Issue Created by Language Used in Deed Restrictions
Heleski v. Harrell, 2D12-4136 (Fla. 2d DCA 2013):
The Heleskis began building a structure on their property without notifying or getting approval from the HOA. The structure is 24 feet by 24 feet and is separate from the Heleskis’ main house. The Heleskis’ neighbors complained to the HOA that the structure was in violation of the neighborhood’s deed restrictions. When the HOA approved the project, the neighbors filed an action in circuit court to prohibit the construction. Summary judgment was granted in favor of the neighbors, finding that the Heleskis were prohibited from building the structure.

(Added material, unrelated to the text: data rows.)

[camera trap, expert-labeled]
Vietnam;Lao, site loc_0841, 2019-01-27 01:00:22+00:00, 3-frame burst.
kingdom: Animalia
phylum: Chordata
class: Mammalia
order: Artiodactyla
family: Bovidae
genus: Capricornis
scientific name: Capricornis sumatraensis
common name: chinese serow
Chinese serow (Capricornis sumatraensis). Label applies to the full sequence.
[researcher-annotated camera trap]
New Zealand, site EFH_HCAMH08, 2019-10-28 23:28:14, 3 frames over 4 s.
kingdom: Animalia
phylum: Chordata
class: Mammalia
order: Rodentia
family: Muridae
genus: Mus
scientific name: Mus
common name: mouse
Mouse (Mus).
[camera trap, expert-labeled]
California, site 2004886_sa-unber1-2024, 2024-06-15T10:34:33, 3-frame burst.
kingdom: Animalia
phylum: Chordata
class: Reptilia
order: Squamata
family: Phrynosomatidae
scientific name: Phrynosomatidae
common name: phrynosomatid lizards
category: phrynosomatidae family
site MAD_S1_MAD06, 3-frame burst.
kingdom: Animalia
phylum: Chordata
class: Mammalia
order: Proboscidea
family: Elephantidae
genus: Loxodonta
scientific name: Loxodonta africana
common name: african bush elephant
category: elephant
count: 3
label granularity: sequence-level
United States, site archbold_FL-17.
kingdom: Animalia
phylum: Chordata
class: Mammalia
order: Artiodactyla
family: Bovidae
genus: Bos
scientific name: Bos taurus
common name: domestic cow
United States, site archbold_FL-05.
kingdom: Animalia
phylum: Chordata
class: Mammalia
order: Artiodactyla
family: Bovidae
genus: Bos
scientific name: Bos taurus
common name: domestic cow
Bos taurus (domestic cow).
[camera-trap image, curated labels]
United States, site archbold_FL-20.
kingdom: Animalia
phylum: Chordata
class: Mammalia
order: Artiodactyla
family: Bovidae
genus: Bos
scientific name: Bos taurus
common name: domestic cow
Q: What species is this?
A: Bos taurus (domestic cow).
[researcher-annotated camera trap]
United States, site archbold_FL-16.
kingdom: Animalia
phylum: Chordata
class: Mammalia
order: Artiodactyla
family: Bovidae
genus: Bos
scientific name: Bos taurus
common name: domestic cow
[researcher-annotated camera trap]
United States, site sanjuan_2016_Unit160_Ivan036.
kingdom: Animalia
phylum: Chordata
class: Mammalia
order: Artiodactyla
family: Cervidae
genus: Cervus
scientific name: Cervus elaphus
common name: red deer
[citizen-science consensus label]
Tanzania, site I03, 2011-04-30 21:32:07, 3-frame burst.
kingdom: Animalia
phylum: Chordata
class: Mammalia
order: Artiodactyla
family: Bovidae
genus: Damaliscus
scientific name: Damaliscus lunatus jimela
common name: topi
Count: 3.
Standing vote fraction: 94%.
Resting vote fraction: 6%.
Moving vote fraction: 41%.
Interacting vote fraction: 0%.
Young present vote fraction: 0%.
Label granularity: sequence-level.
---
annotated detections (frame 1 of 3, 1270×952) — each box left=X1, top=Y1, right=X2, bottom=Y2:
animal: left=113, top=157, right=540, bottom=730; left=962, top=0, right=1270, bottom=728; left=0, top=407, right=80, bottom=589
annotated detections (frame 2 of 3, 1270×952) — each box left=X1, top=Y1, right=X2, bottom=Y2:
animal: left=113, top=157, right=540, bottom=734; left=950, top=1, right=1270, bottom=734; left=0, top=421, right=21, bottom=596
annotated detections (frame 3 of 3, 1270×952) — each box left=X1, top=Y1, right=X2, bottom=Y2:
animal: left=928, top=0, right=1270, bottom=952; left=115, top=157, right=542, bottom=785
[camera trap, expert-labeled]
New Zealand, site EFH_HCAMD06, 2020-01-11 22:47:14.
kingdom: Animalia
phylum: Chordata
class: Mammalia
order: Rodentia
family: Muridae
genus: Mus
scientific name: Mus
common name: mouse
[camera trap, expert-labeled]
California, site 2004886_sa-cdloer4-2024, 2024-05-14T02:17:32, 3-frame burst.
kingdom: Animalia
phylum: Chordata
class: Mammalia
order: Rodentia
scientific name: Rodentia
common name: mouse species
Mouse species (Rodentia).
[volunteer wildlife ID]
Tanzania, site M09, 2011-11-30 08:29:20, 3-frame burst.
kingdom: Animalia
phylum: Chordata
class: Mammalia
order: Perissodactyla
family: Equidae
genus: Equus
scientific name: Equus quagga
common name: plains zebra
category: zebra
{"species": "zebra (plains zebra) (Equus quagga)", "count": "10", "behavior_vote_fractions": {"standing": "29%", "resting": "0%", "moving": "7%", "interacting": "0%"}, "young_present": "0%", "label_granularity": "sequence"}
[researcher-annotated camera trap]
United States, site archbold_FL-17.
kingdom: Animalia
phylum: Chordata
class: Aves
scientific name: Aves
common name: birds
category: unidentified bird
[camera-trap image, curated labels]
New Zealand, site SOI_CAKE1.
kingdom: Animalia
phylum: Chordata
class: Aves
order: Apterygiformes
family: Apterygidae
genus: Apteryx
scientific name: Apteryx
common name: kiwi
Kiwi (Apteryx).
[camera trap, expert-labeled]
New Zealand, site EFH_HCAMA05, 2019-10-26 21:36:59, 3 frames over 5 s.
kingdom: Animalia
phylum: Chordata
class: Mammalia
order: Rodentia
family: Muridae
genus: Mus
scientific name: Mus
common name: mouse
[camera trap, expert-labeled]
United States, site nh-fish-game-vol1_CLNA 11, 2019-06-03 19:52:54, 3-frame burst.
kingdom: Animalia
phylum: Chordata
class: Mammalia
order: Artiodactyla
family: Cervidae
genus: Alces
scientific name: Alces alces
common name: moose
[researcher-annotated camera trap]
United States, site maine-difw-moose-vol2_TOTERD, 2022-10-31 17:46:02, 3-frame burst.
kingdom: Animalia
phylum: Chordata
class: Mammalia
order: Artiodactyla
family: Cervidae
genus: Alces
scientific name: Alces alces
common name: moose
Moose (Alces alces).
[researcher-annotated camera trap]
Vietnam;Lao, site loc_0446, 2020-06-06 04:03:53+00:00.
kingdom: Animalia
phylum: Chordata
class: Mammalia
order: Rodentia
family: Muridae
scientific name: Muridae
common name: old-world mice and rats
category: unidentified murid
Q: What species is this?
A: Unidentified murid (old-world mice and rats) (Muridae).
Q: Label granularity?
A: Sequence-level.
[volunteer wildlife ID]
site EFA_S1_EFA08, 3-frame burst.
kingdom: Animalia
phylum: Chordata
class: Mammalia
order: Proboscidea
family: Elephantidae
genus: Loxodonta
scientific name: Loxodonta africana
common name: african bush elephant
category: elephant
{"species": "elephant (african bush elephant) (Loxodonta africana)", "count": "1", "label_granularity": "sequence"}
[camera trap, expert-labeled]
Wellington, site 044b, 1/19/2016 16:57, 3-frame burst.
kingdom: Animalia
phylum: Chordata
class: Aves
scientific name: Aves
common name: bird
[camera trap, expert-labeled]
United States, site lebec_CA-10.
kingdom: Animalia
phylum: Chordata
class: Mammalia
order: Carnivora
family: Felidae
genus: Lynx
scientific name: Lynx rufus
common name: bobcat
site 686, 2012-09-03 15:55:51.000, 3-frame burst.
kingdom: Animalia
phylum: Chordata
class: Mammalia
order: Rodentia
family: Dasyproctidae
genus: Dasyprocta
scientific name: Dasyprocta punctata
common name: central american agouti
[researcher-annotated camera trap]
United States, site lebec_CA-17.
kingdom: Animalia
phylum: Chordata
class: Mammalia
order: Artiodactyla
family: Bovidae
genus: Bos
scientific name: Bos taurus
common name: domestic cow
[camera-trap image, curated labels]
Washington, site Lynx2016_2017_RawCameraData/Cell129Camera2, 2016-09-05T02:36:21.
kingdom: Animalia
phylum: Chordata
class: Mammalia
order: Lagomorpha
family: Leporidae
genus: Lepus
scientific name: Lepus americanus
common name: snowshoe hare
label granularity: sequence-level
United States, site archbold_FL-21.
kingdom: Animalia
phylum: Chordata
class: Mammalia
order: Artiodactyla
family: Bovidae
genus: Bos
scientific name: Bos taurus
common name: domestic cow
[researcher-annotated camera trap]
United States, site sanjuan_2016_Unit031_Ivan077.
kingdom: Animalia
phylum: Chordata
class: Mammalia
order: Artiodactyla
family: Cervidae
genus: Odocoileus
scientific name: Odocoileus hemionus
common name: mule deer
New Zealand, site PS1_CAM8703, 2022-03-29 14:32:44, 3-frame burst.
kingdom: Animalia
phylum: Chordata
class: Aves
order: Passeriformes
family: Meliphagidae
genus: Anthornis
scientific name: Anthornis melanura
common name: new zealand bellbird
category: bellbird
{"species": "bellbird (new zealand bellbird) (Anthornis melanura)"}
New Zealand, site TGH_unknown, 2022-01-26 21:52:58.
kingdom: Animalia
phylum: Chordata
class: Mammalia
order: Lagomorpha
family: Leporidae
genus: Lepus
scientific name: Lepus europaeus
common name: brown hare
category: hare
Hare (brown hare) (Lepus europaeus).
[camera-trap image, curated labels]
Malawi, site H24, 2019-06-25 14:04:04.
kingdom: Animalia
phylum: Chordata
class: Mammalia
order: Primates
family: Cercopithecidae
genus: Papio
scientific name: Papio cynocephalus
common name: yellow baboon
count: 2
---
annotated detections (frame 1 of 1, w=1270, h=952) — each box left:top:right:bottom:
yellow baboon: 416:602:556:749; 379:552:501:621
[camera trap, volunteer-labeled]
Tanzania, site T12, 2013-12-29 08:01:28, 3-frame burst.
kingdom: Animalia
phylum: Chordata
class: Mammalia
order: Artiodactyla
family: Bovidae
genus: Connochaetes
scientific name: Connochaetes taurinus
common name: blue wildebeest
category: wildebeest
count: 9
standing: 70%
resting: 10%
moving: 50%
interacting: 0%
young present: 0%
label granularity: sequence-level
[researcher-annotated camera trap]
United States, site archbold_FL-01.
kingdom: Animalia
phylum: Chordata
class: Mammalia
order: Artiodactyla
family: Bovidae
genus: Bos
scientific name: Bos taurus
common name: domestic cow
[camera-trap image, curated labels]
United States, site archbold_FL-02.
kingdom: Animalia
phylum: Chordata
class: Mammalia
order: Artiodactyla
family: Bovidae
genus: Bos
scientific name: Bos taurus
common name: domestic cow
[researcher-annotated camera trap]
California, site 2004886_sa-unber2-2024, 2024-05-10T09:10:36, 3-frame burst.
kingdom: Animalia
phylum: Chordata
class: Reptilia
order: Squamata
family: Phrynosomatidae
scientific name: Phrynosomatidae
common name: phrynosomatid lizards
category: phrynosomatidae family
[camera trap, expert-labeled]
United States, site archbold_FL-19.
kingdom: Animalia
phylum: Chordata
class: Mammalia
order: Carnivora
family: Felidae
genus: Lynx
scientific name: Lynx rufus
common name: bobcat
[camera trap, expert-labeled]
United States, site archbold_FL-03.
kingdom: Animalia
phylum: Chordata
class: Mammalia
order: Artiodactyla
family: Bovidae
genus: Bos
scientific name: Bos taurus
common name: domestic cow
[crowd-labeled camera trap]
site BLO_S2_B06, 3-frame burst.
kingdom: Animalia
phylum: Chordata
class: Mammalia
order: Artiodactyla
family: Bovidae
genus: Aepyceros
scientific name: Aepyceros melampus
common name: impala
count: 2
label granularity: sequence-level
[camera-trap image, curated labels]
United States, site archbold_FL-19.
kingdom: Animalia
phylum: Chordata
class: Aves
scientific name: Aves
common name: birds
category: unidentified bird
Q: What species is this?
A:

The issue in this case centers on the language used in section 3 and section 9 of the deed restrictions. The trial court determined that the Heleskis’ structure was a garage governed by section 3 because the Heleskis repeatedly referred to it as a “garage” in their building application and communications with the HOA. As to section 9, the court stated that “there is simply no way a garage may fit within the definition of ‘outbuilding’ as that term is used in § 9.” However, the fact that the Heleskis referred to the structure as a “garage” does not conclusively establish that it is actually a “garage.”
Although the parties suggest that due to its placement on the property the structure could not be used for parking vehicles, the record is unclear as to how the structure was intended to be used. As the question of whether the structure is a “garage” covered by section 3 or one of the “utility buildings” covered by section 9 turns on the intended function of the structure, a material issue of fact remains. The Second District reversed the trial court’s order granting summary judgment and remand for proceedings consistent with their opinion.